### WHAT YOU NEED TO DO
Every record must be repeated exactly, with no omission.

##### SUPPLIED INFORMATION #####

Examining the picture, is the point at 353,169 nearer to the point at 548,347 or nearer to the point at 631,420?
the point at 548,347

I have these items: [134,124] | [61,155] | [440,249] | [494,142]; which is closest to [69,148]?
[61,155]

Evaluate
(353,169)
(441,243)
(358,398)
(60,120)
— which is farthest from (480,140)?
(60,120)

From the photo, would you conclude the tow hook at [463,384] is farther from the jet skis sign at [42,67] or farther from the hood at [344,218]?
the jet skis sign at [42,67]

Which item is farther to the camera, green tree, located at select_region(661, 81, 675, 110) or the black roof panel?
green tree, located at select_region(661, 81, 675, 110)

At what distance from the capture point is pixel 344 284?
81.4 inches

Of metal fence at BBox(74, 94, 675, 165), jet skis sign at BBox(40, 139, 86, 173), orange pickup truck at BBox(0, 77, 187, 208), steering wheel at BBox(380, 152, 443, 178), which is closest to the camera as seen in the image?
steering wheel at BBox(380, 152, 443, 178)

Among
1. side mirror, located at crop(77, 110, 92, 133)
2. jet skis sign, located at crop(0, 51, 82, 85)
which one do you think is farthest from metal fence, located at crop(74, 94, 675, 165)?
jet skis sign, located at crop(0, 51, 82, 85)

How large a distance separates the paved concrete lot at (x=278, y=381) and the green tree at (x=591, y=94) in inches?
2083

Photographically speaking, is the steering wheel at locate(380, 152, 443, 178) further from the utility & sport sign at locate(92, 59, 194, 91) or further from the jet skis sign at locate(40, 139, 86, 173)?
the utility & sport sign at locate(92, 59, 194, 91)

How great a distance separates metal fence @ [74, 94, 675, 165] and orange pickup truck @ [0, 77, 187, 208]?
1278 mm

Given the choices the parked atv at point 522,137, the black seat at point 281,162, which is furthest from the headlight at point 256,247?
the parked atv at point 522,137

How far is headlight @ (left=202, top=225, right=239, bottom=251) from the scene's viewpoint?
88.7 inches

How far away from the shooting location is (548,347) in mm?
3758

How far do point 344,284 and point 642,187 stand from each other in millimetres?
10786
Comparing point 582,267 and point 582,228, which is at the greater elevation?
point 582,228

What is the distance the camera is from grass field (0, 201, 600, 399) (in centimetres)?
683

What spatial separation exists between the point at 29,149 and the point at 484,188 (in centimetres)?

#####

### EXPECTED ANSWER
Examining the picture, is the point at 353,169 nearer to the point at 548,347 or nearer to the point at 631,420?
the point at 548,347

I have these items: [134,124] | [61,155] | [440,249] | [494,142]; which is closest to [69,148]?
[61,155]

Evaluate
(353,169)
(441,243)
(358,398)
(60,120)
— which is farthest from (480,140)?
(60,120)

From the photo, would you conclude the tow hook at [463,384] is farther from the jet skis sign at [42,67] or farther from the hood at [344,218]?
the jet skis sign at [42,67]

Which item is farther to the camera, green tree, located at select_region(661, 81, 675, 110) or the black roof panel?
green tree, located at select_region(661, 81, 675, 110)

At what distance from the capture point is pixel 344 284?
81.4 inches

Of metal fence at BBox(74, 94, 675, 165), jet skis sign at BBox(40, 139, 86, 173), orange pickup truck at BBox(0, 77, 187, 208), steering wheel at BBox(380, 152, 443, 178), which is closest to the camera as seen in the image?
steering wheel at BBox(380, 152, 443, 178)

Among
1. side mirror, located at crop(77, 110, 92, 133)
2. jet skis sign, located at crop(0, 51, 82, 85)
which one do you think is farthest from metal fence, located at crop(74, 94, 675, 165)?
jet skis sign, located at crop(0, 51, 82, 85)

How large a distance separates the paved concrete lot at (x=278, y=381) and the green tree at (x=591, y=94) in inches?
2083

Photographically speaking, is the steering wheel at locate(380, 152, 443, 178) further from the utility & sport sign at locate(92, 59, 194, 91) or further from the jet skis sign at locate(40, 139, 86, 173)?
the utility & sport sign at locate(92, 59, 194, 91)

How great a distance separates metal fence @ [74, 94, 675, 165] and orange pickup truck @ [0, 77, 187, 208]?
1278 mm

Given the choices the parked atv at point 522,137, the black seat at point 281,162, which is furthest from the headlight at point 256,247?
the parked atv at point 522,137

How far is headlight @ (left=202, top=225, right=239, bottom=251) from the scene's viewpoint?
88.7 inches

How far away from the shooting location is (548,347) in mm?
3758

How far do point 344,284 and point 642,187 stand from each other in millimetres?
10786
Comparing point 582,267 and point 582,228, which is at the greater elevation?
point 582,228

What is the distance the camera is from grass field (0, 201, 600, 399) (in centimetres)?
683

What spatial separation exists between the point at 29,149 and the point at 484,188 (in centimetres)?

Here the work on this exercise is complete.